Exercises to complete:
A: In the passage on Madame de Pompadour, on what date did Mademoiselle de Romans bear the king's son?
B: Reproduce the part of the passage on Madame de Pompadour that opens with the words containing "Unable to suppress" and closes with "their former romance.".

Selected extract:
=-=-=

In 1759, the king became smitten by a raven-haired, statuesque twenty-year-old named Anne Coupier, who went by the name Mademoiselle de Romans. That year, Louis also impregnated Marguerite Sainte-Hainault, one of the girls from the town house in the rue Saint-Médéric. She bore the king a daughter in 1760, the same year the king got seventeen-year-old Lucie d’Estaing with child. Madame de Pompadour, now pushing forty, took more than a passing interest in these fertile royal paramours, but there was never a question that the king’s by-blows would be legitimized or even be taken to reside in the palace. In 1761, Mademoiselle de Romans became pregnant, and Louis began to flaunt his luscious brunette everywhere. The son she bore him on January 13, 1762, was baptized Louis-Aimé de Bourbon, and for the first time, Pompadour worried. Would the king legitimize him? He obviously recognized the boy as his own.

Unable to suppress her curiosity, one day the marquise and the mistress of her household rode out to the Bois de Boulogne, aware that the new mother had a habit of brazenly breast-feeding her bastard in the park. To disguise her features, Madame de Pompadour held a handkerchief to her face and pretended to have a toothache in order to get close to the nursing mother and glimpse her longtime lover’s child—the infant she would have dearly loved to have given him herself.

Louis’ liaison with the bourgeois Mademoiselle de Romans made Pompadour appreciate all the more the precariousness of her position after so many years. Perhaps being the king’s most trusted confidante was no longer enough. More than anything, she wished to stay at court, but what remained between her and Louis seemed a mere shadow of their former romance.

=-=-=

Items:
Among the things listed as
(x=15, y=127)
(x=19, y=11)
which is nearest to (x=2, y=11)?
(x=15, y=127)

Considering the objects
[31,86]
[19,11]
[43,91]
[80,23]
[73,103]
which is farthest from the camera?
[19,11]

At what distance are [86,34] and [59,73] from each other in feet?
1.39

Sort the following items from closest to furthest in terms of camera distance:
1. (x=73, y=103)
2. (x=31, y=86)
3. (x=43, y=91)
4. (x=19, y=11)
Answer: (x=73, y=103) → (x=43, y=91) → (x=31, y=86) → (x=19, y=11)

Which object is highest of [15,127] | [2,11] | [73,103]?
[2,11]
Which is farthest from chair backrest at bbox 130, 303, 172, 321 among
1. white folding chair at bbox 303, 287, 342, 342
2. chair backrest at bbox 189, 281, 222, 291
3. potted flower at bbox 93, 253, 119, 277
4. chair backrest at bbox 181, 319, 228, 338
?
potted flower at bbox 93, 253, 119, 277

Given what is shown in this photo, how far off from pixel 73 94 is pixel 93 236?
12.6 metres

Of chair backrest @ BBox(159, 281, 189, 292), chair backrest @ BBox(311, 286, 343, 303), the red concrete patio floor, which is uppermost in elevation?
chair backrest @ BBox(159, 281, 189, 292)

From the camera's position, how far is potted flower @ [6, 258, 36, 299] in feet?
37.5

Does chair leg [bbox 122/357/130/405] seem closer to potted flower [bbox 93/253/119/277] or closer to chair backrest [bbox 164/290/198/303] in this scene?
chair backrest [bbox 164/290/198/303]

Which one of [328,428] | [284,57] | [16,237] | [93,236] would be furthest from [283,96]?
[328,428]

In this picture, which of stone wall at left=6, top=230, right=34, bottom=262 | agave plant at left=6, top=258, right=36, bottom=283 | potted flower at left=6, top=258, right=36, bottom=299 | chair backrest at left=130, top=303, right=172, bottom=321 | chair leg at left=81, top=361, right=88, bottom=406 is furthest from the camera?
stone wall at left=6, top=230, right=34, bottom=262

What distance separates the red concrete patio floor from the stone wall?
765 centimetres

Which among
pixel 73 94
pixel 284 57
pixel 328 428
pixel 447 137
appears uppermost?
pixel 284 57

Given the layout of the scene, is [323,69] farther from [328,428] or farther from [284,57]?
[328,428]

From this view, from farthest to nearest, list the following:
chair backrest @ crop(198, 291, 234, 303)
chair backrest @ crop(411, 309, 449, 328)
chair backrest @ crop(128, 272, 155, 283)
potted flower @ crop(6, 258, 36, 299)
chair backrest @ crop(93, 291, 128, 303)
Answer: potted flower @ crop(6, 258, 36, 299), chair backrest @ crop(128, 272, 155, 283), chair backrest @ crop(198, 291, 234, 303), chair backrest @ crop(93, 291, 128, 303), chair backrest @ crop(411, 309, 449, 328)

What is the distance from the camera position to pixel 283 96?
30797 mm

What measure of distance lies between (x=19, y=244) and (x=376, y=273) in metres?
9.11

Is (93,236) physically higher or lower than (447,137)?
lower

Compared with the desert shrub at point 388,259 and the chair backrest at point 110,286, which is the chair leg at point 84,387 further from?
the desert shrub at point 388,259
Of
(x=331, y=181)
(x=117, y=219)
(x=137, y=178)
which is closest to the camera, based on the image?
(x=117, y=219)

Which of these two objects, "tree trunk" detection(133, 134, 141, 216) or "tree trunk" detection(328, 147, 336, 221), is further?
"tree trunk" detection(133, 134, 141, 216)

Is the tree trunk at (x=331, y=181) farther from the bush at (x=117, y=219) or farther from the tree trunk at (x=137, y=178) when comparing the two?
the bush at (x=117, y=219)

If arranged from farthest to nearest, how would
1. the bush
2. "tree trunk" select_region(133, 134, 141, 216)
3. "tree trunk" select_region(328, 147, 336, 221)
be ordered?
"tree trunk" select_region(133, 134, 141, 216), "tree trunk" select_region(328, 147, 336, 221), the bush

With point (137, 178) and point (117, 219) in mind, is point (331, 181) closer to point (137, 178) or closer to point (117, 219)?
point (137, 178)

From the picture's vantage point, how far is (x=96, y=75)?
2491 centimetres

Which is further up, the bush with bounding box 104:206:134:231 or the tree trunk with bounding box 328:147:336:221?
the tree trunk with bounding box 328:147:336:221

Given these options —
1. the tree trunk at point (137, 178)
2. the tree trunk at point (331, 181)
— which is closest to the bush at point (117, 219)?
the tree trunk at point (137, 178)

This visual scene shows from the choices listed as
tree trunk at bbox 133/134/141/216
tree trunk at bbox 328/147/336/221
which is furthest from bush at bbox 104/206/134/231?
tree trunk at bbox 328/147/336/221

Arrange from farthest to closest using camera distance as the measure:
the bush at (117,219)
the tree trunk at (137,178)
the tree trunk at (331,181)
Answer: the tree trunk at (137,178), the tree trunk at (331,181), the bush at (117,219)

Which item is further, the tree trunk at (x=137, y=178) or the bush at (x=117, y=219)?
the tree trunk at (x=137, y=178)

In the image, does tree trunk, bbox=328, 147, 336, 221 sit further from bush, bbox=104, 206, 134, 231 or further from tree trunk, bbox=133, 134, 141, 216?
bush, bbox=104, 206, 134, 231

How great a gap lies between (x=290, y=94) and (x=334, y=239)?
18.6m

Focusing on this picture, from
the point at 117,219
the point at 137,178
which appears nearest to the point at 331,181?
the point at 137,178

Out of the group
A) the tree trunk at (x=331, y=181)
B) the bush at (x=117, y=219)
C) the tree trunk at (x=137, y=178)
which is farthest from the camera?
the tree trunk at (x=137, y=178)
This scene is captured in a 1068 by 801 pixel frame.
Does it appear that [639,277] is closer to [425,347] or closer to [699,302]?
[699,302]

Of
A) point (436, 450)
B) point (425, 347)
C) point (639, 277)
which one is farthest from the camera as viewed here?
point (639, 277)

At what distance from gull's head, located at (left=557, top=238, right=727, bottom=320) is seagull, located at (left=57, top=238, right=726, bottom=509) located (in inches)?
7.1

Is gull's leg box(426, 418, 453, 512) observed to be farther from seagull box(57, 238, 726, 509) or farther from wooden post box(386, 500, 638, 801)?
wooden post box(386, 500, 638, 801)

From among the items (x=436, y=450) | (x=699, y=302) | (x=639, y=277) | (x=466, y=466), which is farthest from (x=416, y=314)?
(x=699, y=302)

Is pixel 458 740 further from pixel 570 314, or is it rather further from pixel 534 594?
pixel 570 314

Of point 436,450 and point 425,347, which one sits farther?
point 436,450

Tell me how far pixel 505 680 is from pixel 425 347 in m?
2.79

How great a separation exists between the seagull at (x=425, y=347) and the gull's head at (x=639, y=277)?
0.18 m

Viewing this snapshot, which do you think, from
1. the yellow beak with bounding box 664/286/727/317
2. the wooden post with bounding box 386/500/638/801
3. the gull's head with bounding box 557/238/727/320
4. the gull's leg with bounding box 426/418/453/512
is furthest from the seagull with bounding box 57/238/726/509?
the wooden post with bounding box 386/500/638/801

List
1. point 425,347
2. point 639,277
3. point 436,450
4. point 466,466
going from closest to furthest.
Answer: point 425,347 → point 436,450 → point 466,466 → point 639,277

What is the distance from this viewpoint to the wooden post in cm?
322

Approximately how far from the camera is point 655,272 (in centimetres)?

=-=-=

Results in order:
A: January 13, 1762

B:
Unable to suppress her curiosity, one day the marquise and the mistress of her household rode out to the Bois de Boulogne, aware that the new mother had a habit of brazenly breast-feeding her bastard in the park. To disguise her features, Madame de Pompadour held a handkerchief to her face and pretended to have a toothache in order to get close to the nursing mother and glimpse her longtime lover’s child—the infant she would have dearly loved to have given him herself.

Louis’ liaison with the bourgeois Mademoiselle de Romans made Pompadour appreciate all the more the precariousness of her position after so many years. Perhaps being the king’s most trusted confidante was no longer enough. More than anything, she wished to stay at court, but what remained between her and Louis seemed a mere shadow of their former romance.